Statistical software

SAS (previously Statistical Analysis System) is a data and artificial intelligence software developed by SAS Institute for data management, advanced analytics, multivariate analysis, business intelligence, and predictive analytics.

SAS was developed at North Carolina State University from 1966 until 1976, when SAS Institute was incorporated. SAS was further developed in the 1980s and 1990s with the addition of new statistical procedures, additional components and the introduction of JMP. A point-and-click interface was added in version 9 in 2004. A social media analytics product was added in 2010. SAS Viya, a suite of analytics and artificial intelligence software, was introduced in 2016.

==Technical overview and terminology==
SAS is a data analysis and artificial intelligence software suite that can mine, alter, manage and retrieve data from a variety of sources and perform statistical analysis on it. SAS provides a graphical point-and-click user interface for non-technical users and more through the SAS language.

SAS programs have DATA steps, which retrieve and manipulate data, PROC (procedures) which analyze the data, and may also have functions. Each step consists of a series of statements.

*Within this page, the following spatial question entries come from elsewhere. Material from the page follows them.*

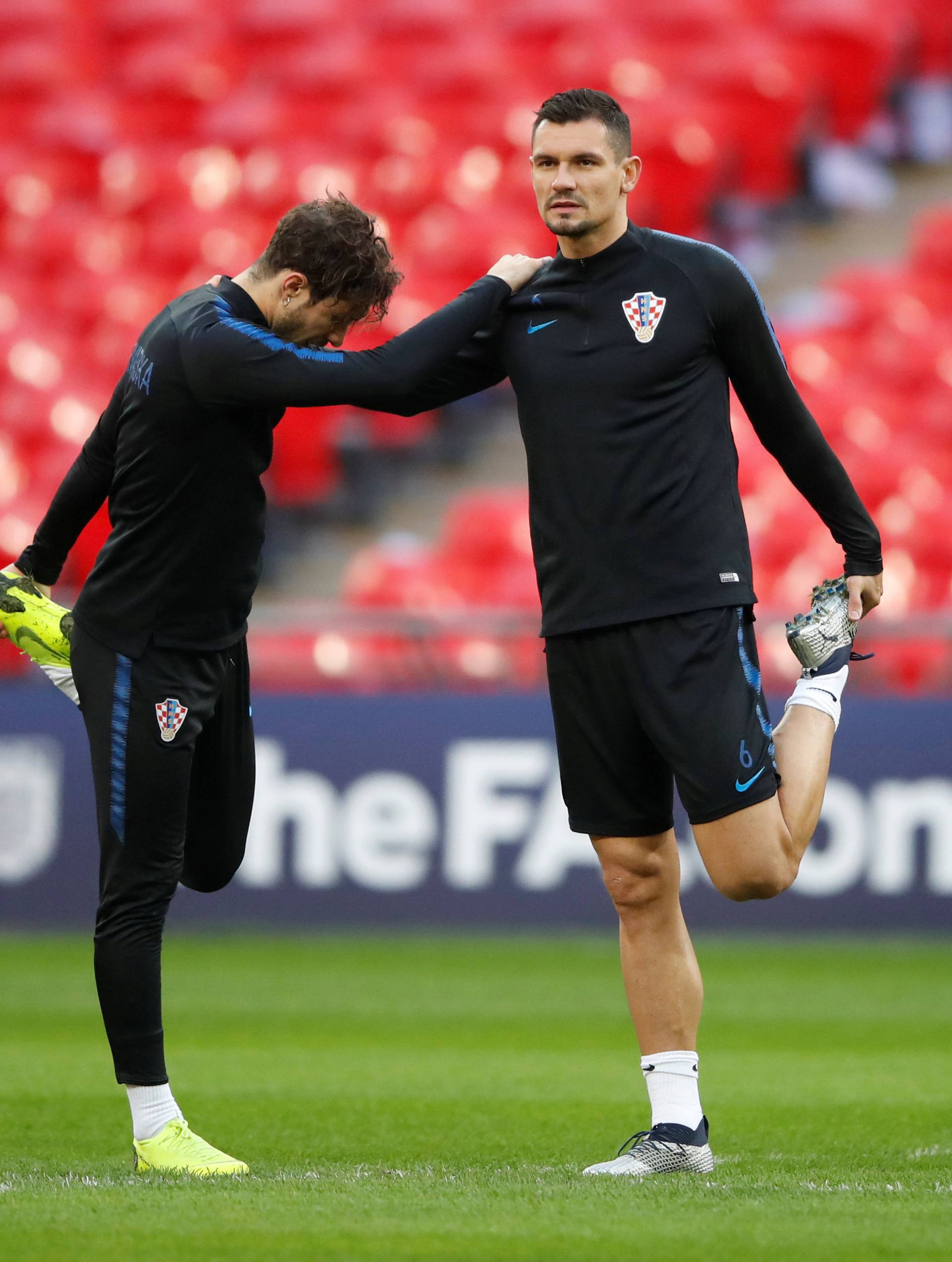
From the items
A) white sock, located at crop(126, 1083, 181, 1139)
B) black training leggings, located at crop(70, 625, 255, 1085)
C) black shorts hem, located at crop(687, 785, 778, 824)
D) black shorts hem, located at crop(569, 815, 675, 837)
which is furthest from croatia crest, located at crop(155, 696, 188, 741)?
black shorts hem, located at crop(687, 785, 778, 824)

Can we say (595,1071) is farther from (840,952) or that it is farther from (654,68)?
(654,68)

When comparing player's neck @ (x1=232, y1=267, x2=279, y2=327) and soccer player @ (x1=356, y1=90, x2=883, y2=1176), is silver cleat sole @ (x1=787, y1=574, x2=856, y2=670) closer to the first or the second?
soccer player @ (x1=356, y1=90, x2=883, y2=1176)

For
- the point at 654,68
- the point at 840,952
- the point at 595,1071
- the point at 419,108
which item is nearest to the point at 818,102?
the point at 654,68

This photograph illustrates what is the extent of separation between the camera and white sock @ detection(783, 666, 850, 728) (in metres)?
3.81

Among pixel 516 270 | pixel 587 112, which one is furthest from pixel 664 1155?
pixel 587 112

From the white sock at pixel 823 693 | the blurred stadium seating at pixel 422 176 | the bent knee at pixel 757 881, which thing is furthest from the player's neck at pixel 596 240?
the blurred stadium seating at pixel 422 176

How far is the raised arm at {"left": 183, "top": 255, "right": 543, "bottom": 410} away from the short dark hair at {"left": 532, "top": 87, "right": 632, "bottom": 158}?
417 mm

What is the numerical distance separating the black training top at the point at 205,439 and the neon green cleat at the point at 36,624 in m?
0.22

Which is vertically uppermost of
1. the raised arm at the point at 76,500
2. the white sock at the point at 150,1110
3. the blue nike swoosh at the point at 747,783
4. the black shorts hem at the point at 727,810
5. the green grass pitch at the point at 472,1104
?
the raised arm at the point at 76,500

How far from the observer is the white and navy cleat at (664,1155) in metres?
3.37

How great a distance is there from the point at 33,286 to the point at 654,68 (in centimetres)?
419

The DATA step has executable statements that result in the software taking an action, and declarative statements that provide instructions to read a data set or alter the data's appearance. The DATA step has two phases: compilation and execution. In the compilation phase, declarative statements are processed and syntax errors are identified. Afterwards, the execution phase processes each executable statement sequentially. Data sets are organized into tables with rows called "observations" and columns called "variables". Additionally, each piece of data has a descriptor and a value.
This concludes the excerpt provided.